Inventions du geste musical / Inventing Gestures
In recent years, musicological study of gesture has become an important emerging field of inquiry. Video and motion capture technologies, modes of analysis borrowed from other arts (such as the Laban method for movement analysis in dance) as well as new systems and notations for describing the movement of performers, have allowed a wide variety of approaches to study the structure and expressive potential of gesture. In parallel, the study of composer-performer collaboration has become a leading research field, with musicologists, performers and composers all contributing multiple perspectives with the aid of modern ethnographic techniques. What can our study of collaborative processes reveal about the creation of new approaches to gesture?

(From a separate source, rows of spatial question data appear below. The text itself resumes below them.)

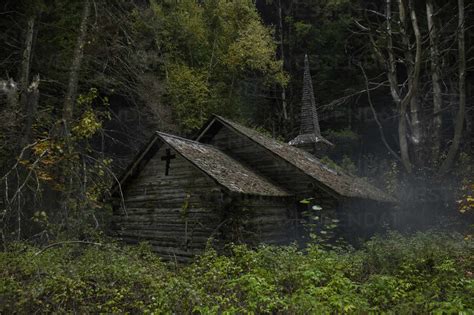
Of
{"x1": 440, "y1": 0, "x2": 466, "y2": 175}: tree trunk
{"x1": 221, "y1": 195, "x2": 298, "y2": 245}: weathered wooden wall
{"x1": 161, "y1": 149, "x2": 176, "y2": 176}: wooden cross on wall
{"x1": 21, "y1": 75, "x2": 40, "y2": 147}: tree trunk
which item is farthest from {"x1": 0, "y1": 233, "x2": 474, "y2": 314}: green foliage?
{"x1": 440, "y1": 0, "x2": 466, "y2": 175}: tree trunk

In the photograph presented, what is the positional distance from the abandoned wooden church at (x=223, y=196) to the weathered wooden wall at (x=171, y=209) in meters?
0.03

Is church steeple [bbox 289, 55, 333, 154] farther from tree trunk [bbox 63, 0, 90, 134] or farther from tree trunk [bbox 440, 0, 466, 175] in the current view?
tree trunk [bbox 63, 0, 90, 134]

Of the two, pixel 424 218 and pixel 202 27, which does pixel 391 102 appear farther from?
pixel 202 27

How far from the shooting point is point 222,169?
1403cm

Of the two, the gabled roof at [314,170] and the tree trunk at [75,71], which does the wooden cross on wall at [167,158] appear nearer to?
the tree trunk at [75,71]

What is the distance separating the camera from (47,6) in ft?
45.1

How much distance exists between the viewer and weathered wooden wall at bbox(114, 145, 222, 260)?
1329 centimetres

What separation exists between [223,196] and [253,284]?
583 cm

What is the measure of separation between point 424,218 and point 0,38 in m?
22.0

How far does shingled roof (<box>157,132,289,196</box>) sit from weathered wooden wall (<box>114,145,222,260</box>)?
0.37m

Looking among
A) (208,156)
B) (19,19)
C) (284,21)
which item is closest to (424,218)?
(208,156)

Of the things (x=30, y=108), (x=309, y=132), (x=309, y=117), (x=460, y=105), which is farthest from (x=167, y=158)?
(x=460, y=105)

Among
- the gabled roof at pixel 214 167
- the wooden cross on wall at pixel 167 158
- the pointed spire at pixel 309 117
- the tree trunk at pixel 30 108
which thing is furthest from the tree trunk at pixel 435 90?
the tree trunk at pixel 30 108

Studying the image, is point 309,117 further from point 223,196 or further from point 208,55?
point 223,196
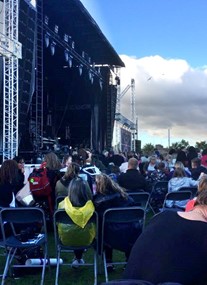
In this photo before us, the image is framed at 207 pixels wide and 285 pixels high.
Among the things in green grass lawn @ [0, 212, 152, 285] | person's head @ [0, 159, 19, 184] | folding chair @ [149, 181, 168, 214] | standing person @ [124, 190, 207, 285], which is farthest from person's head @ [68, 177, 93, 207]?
folding chair @ [149, 181, 168, 214]

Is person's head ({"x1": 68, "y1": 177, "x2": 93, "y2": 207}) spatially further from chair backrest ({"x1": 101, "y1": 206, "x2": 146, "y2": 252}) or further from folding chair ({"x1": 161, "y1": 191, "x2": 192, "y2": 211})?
folding chair ({"x1": 161, "y1": 191, "x2": 192, "y2": 211})

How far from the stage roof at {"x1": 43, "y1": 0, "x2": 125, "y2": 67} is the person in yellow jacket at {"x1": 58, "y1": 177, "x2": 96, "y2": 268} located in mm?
12297

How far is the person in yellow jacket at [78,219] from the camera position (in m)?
4.16

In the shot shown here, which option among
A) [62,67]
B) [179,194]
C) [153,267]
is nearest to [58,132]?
[62,67]

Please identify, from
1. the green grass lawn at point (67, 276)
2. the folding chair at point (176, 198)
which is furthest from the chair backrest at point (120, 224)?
the folding chair at point (176, 198)

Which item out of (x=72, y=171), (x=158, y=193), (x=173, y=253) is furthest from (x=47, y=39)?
(x=173, y=253)

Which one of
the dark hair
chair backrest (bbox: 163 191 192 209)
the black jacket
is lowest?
chair backrest (bbox: 163 191 192 209)

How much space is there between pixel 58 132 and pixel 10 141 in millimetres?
11456

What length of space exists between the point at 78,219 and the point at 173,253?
2.48m

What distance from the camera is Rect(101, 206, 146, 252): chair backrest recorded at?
4176mm

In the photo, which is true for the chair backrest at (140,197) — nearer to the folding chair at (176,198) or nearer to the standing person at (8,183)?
the folding chair at (176,198)

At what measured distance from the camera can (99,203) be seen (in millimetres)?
4484

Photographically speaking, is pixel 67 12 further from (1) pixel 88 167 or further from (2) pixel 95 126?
(1) pixel 88 167

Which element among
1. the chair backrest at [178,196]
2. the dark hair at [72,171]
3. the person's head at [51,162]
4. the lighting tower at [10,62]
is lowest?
the chair backrest at [178,196]
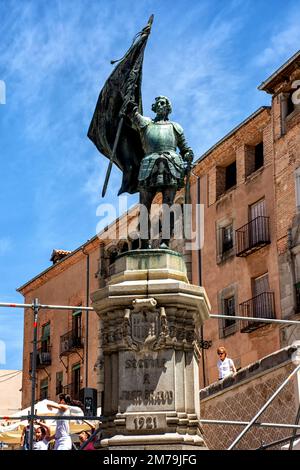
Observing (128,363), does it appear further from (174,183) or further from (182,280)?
(174,183)

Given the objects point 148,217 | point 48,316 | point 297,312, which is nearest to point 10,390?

Featuring artists and researchers examining the performance of canonical works as well as examining the creation of new works today, this symposium explores whether the precise mode and location of the genesis of new gestural approaches can be identified. The use of technology to both augment the composition and allow the performer new methods of control, the integration of elements of theatre and dance and the exploration of new extended techniques will all be particular foci for the presentations. By examining collaborative approaches to gestural innovation, a deeper understanding of both fields can be uncovered, opening new avenues of artistic and musicological research.